西穂高岳から奥穂岳に至るルートは、切立った岩稜の連続で、日本アルプス最難関の縦走ルートと言われ、初心者一人でのアタックは、無謀なこととされていました。
しかし、本当に無謀かどうかは、やってみなければ分からない。ただ最難関に惹かれての冒険でした。
2000年7月下旬、15kgのザックを背負い、暗いうちに西穂山荘を出発し、2時間ほどで西穂高岳山頂に到達。
ここからが最難関ルートで、わずかひとピークを過ぎた、切立ったガレキだらけの急斜面で立ち往生。
雪解けしたばかりで浮石が多く、一歩踏み出すごとに足元がガラガラ崩れ、重いザックが災いし重心も不安定で、ガレキごと谷底に墜ちそうな恐怖に身が縮んでしまいました。
それでも何とか気を取り直して西穂高岳に登り返し、途中雨に降られて滑る足場に苦戦しながらも西穂山荘に帰還。
散々な撤退戦となり、無謀さと未熟さを思い知らされる結果でしたが、次回への貴重な体験と情報を得られました。
再挑戦は、2カ月後の9月下旬。天候が安定する頃を見計らって再アタック。
この間にロッククライミングスクールで岩登りの基本を学び、晴雨に関わらず鈴鹿山脈のバリエーションルートに通い、岩場や悪天候での経験を積みました。
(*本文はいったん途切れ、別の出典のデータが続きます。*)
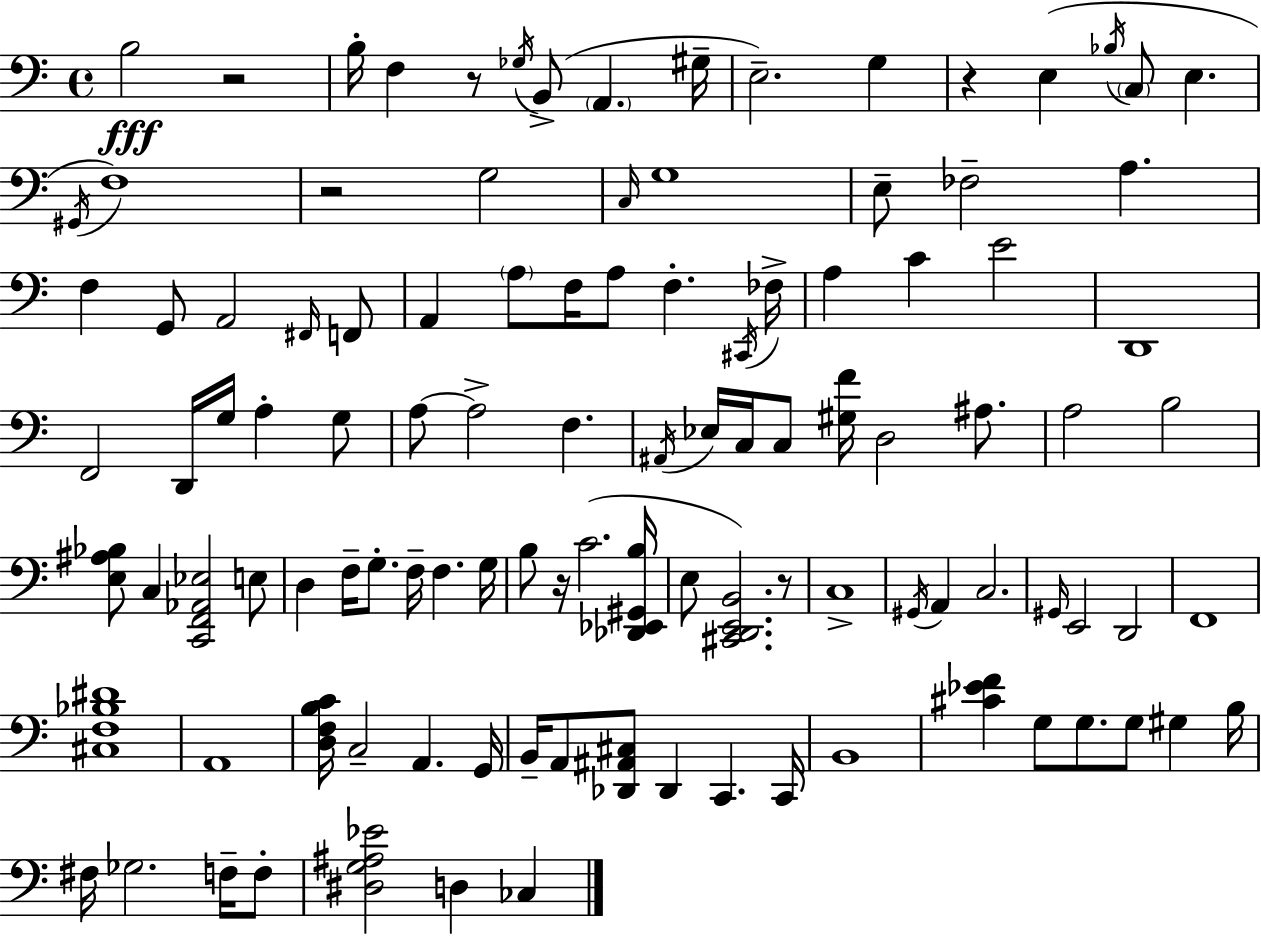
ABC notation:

X:1
T:Untitled
M:4/4
L:1/4
K:C
B,2 z2 B,/4 F, z/2 _G,/4 B,,/2 A,, ^G,/4 E,2 G, z E, _B,/4 C,/2 E, ^G,,/4 F,4 z2 G,2 C,/4 G,4 E,/2 _F,2 A, F, G,,/2 A,,2 ^F,,/4 F,,/2 A,, A,/2 F,/4 A,/2 F, ^C,,/4 _F,/4 A, C E2 D,,4 F,,2 D,,/4 G,/4 A, G,/2 A,/2 A,2 F, ^A,,/4 _E,/4 C,/4 C,/2 [^G,F]/4 D,2 ^A,/2 A,2 B,2 [E,^A,_B,]/2 C, [C,,F,,_A,,_E,]2 E,/2 D, F,/4 G,/2 F,/4 F, G,/4 B,/2 z/4 C2 [_D,,_E,,^G,,B,]/4 E,/2 [^C,,D,,E,,B,,]2 z/2 C,4 ^G,,/4 A,, C,2 ^G,,/4 E,,2 D,,2 F,,4 [^C,F,_B,^D]4 A,,4 [D,F,B,C]/4 C,2 A,, G,,/4 B,,/4 A,,/2 [_D,,^A,,^C,]/2 _D,, C,, C,,/4 B,,4 [^C_EF] G,/2 G,/2 G,/2 ^G, B,/4 ^F,/4 _G,2 F,/4 F,/2 [^D,G,^A,_E]2 D, _C,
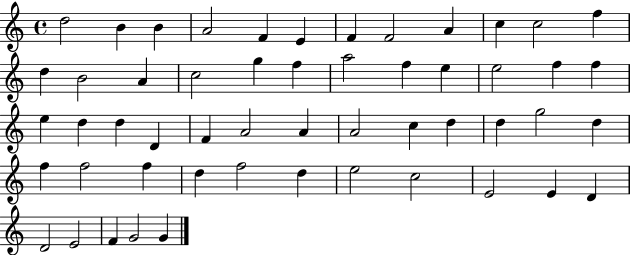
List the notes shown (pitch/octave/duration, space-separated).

D5/h B4/q B4/q A4/h F4/q E4/q F4/q F4/h A4/q C5/q C5/h F5/q D5/q B4/h A4/q C5/h G5/q F5/q A5/h F5/q E5/q E5/h F5/q F5/q E5/q D5/q D5/q D4/q F4/q A4/h A4/q A4/h C5/q D5/q D5/q G5/h D5/q F5/q F5/h F5/q D5/q F5/h D5/q E5/h C5/h E4/h E4/q D4/q D4/h E4/h F4/q G4/h G4/q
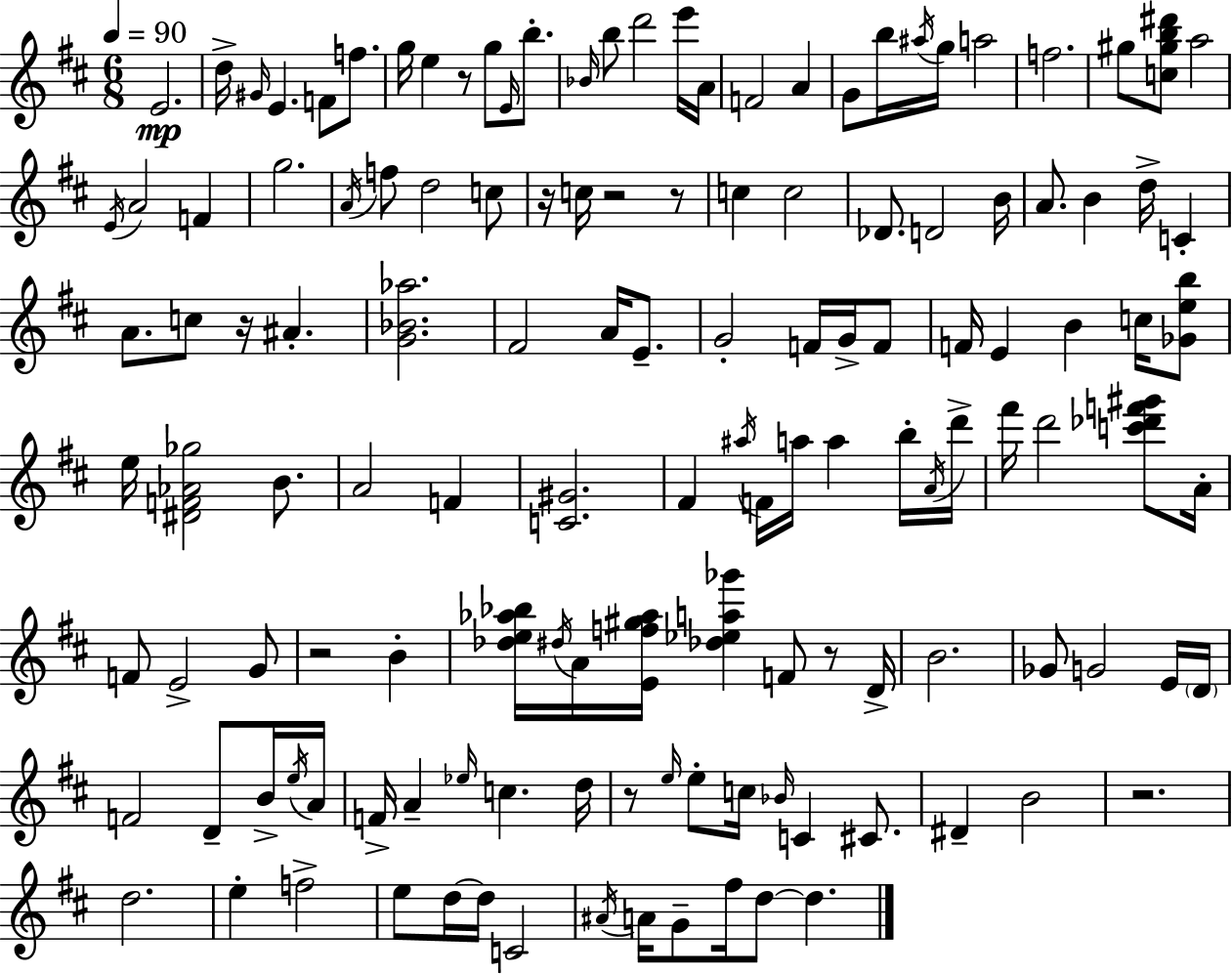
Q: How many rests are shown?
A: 9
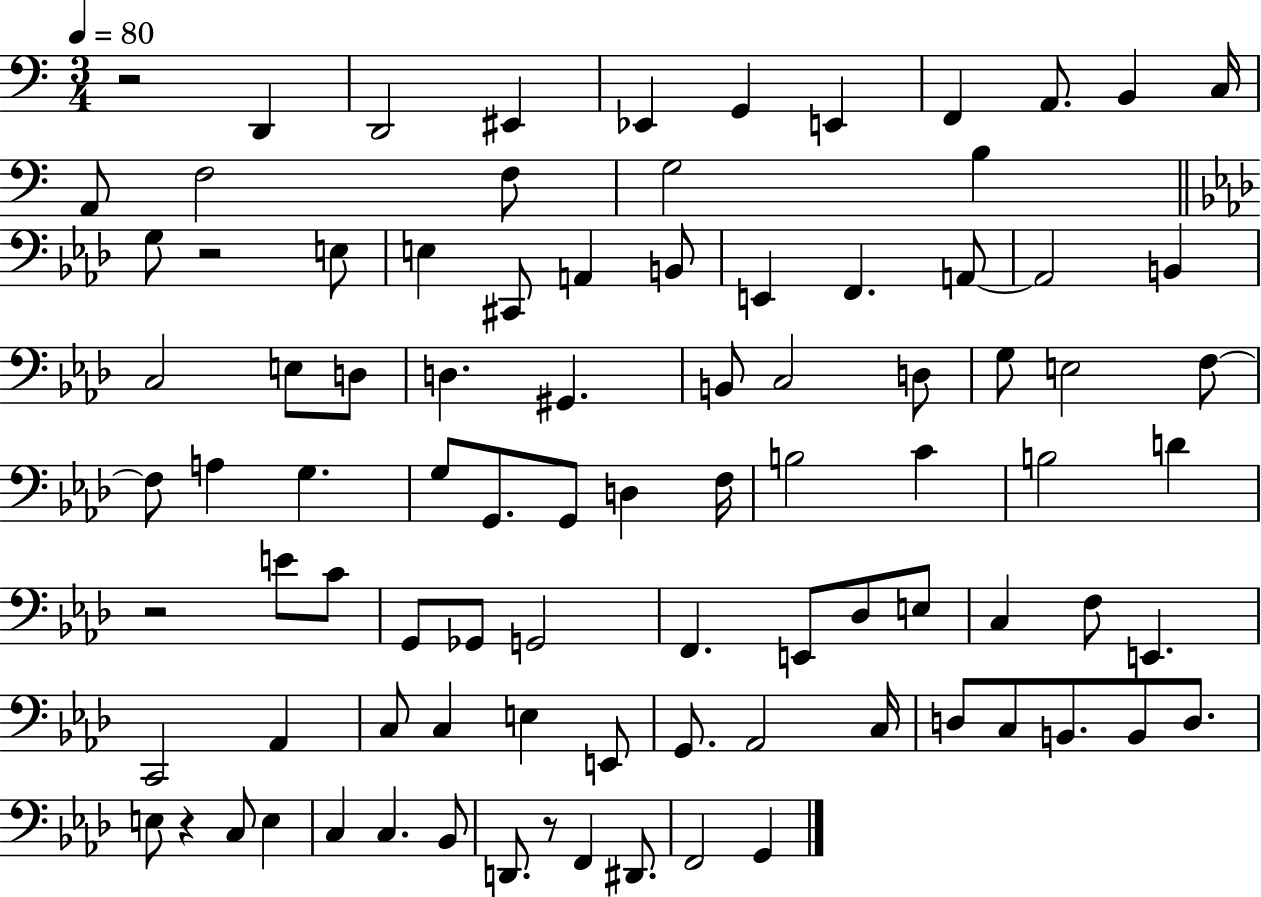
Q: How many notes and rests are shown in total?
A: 91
前回は、遭難に備え3日分の食料や水、燃料、小型テントなど重装備のパッキングでしたが、今回は最小限の水と食料に止め、5kgに満たない装備でアタック。
この険しい縦走では、滑落以外の遭難は考えられず、そうなれば生還は望めないことは、前回の状況から明らかでした。
であれば、最小限の軽装備で重心を安定させ、体力の消耗を最小限にして、速攻で岩稜を踏破するのが、最善の戦術オプションであるとの判断したからです。
結果、何度も冷や汗をかきながらも、10時間以上をかけ西穂高岳から奥穂高、北穂高岳までの穂高連峰の単独縦走に成功。
翌日、槍カ岳まで足を延ばし、新穂高温泉に下山しました。
ベテラン登山家には、それほどでないにしろ、自分にとっては最高の達成感を得たうえ、その後の人生と経営の糧となる縦走となりました。
◆ アナロジー思考で登山から学んだこと
以下、この穂高連峰縦走で学んだことです。
「先ずは挑戦してみる。だめなら撤退し戦術を改める」
「最前線の状況は自分の目で確かめ、情報とする」
「突っ込み過ぎると退路を失う。退路を失う前に撤退する」
「山も経営も達成感は、目標の高さと困難さに比例する」
「用意周到にして大胆に限界に挑み、成長の糧を得るのが冒険。大胆さだけで不用意に限界に挑み、自滅するのが無謀」
山あり谷あり、登山は、経営と同じ。
経営に登山を重ねると、山から多くの学びを与えられてきたことに、気づかされます。
縦走にしろ、冬山、沢登りであれ、登山には死がつきもの。
後顧の憂いなく山に挑むとすれば、社長の不慮の事故に備えた社内体制を、必然的に整えることになります。
登山は、無事に下山してこそ登山。
経営者として、どのように下山するかも、大切なことです。
登山に限らず、経営以外に打ち込めることを糧に、経営と重ねて類推するアナロジー思考が、学びと気づきにつながります。
イノベーションを生むセレンディピティも、経営と非日常の世界の狭間に潜んでいるのかもしれません。
編集後記
株式会社モンベルの創業者で「岳人」編集長 の辰野勇氏は、世界最年少(1969年当時)での、アイガー北壁登攀記録を持つアルピニストでもあります。
「登山と経営は同じ」とは、辰野氏の言葉です。
未知未踏に挑むアルピニズムも、未知の事業領域に挑む経営者魂も、表裏は一体なのかもしれません。